Exercise details ->
Which lines in the records below contain the word "farthest"? Report each such line in full, treating uppercase and lowercase as different.

Data shown ->

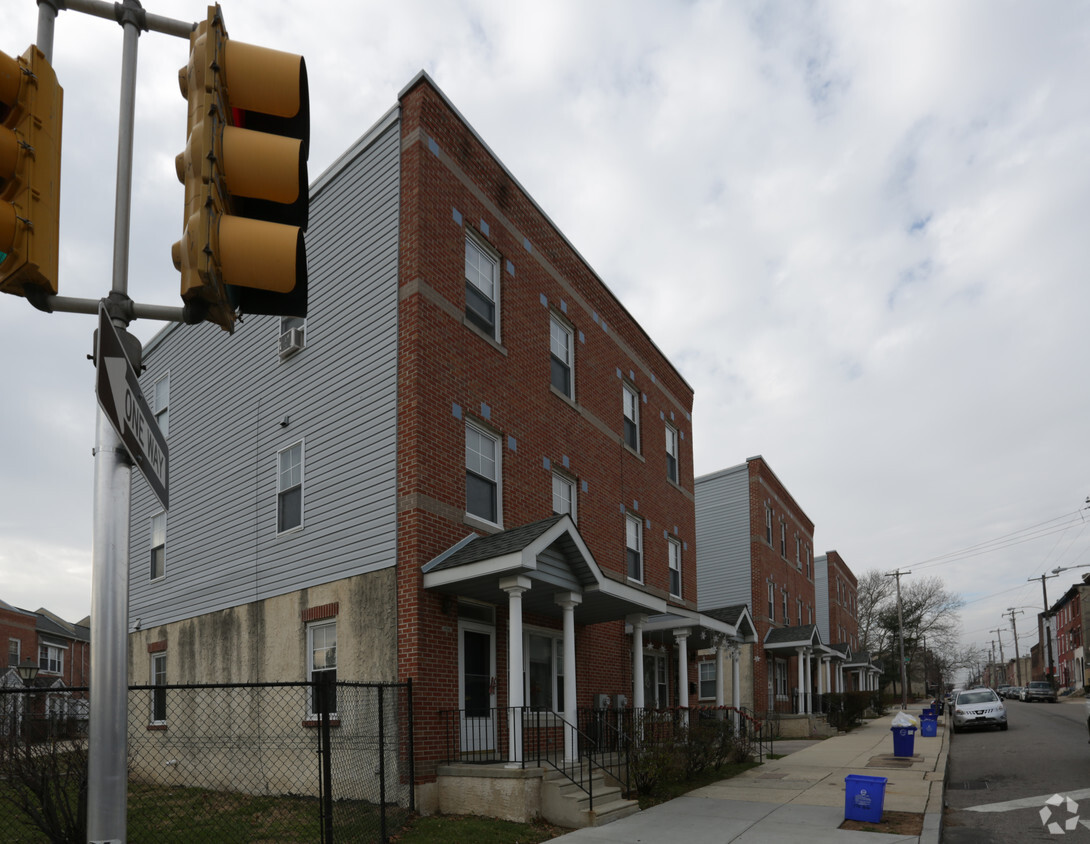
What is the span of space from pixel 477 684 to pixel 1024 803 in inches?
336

--

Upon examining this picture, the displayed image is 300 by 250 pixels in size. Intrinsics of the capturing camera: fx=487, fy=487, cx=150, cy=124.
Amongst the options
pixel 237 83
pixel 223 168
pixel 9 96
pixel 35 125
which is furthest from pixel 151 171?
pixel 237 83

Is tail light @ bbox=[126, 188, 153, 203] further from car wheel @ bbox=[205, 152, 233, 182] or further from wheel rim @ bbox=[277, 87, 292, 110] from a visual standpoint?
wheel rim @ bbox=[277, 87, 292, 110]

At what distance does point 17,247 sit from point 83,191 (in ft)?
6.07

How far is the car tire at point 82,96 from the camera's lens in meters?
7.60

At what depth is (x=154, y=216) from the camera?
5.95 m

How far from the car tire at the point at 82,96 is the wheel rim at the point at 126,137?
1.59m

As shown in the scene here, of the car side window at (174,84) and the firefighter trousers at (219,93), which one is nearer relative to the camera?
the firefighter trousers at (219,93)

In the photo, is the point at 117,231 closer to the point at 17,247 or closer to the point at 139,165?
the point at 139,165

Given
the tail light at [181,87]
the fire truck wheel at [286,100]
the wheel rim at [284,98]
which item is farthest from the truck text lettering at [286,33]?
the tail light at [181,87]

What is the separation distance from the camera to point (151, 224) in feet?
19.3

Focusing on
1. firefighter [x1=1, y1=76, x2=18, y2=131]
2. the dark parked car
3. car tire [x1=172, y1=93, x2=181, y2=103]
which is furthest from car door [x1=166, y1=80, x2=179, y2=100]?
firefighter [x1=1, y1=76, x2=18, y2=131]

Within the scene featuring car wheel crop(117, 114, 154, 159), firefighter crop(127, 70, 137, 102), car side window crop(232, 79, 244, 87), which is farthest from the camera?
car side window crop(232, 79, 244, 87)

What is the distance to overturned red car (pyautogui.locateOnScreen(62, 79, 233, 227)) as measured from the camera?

--

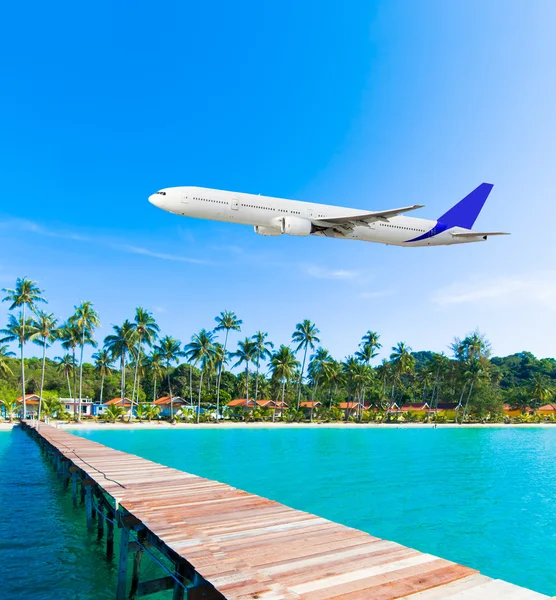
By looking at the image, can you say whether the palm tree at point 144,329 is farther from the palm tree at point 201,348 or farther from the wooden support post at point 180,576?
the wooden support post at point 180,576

Solution to the problem ->
which item is farthest from the truck text lettering at [286,33]?
Within the scene featuring car wheel crop(117, 114, 154, 159), firefighter crop(127, 70, 137, 102), car side window crop(232, 79, 244, 87), which is farthest from the camera?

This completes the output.